--- Begin ---

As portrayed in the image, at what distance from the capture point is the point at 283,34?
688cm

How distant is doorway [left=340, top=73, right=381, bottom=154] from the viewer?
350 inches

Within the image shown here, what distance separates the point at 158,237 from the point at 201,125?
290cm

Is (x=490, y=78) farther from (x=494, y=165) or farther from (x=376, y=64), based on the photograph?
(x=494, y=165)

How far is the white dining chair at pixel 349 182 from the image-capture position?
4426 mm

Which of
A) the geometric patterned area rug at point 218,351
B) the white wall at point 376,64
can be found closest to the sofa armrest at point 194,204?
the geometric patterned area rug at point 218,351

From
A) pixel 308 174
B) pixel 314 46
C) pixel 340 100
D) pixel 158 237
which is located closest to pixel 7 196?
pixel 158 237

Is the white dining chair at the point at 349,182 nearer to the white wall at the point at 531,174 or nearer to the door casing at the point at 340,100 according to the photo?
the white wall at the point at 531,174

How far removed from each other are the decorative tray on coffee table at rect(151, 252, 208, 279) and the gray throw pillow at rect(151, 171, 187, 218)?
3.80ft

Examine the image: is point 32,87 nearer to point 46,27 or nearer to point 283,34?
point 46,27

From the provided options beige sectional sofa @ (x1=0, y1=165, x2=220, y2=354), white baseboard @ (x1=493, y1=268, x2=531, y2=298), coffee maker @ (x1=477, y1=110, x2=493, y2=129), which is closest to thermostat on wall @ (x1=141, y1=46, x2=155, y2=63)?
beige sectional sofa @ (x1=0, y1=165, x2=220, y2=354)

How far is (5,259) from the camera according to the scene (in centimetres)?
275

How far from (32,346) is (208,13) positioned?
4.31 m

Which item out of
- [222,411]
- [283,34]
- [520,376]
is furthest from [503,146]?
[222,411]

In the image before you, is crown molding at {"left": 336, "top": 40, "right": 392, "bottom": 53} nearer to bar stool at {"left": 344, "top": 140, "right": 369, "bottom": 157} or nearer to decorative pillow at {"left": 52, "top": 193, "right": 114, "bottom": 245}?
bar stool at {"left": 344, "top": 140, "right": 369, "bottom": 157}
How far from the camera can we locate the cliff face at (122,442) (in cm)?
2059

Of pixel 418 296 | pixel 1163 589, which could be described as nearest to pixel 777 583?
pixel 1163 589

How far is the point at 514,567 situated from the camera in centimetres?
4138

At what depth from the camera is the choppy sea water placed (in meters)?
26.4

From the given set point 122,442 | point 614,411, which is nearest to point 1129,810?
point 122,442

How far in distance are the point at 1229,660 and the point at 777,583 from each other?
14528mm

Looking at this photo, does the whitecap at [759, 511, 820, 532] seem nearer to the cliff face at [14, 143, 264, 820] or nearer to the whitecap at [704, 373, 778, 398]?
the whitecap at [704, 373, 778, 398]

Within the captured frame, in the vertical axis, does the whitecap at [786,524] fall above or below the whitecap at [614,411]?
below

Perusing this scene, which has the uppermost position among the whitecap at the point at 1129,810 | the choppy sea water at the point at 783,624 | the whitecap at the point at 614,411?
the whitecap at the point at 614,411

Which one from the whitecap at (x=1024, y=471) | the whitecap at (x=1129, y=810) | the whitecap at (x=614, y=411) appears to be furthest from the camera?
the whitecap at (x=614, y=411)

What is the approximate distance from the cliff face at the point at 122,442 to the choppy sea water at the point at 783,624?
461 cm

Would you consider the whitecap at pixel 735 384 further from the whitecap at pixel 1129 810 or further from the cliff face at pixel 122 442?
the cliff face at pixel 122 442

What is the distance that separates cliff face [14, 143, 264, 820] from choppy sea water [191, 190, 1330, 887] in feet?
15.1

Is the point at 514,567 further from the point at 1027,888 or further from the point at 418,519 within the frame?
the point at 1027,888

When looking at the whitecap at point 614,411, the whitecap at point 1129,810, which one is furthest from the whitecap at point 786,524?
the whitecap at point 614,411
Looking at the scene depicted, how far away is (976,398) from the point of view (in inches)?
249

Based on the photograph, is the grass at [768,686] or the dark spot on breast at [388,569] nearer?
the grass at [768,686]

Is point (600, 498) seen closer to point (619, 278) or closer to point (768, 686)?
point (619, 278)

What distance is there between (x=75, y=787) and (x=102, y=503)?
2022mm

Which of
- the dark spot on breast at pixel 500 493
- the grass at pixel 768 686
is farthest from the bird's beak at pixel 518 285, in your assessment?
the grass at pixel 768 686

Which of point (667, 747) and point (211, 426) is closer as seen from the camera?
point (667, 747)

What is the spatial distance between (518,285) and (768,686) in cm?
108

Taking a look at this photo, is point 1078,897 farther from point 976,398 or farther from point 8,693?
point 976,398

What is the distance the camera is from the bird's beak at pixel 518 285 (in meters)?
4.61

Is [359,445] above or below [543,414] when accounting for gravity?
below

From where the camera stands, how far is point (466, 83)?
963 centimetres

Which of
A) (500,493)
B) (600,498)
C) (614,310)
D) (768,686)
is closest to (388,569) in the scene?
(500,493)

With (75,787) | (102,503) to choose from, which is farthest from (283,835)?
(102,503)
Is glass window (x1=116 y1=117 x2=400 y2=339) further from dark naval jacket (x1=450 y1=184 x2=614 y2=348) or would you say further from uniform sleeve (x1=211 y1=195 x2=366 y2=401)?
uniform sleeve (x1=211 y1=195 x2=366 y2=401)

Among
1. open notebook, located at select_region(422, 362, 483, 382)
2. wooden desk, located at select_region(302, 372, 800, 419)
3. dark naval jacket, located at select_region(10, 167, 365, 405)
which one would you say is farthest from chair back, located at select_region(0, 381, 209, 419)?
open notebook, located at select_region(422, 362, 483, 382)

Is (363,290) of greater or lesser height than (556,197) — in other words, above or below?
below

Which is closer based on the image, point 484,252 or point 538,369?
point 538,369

--- End ---

§ GIVEN REQUEST: From the items above, pull out every line that contains the word "chair" and list those lines in the order they appear.

§ ANSWER TO THIS PROBLEM:
How far is the white dining chair at pixel 349 182 from the image-capture position?
Is the white dining chair at the point at 349,182 nearer to the white wall at the point at 531,174 or nearer to the door casing at the point at 340,100 according to the photo?
which one would you say is farthest from chair back, located at select_region(0, 381, 209, 419)?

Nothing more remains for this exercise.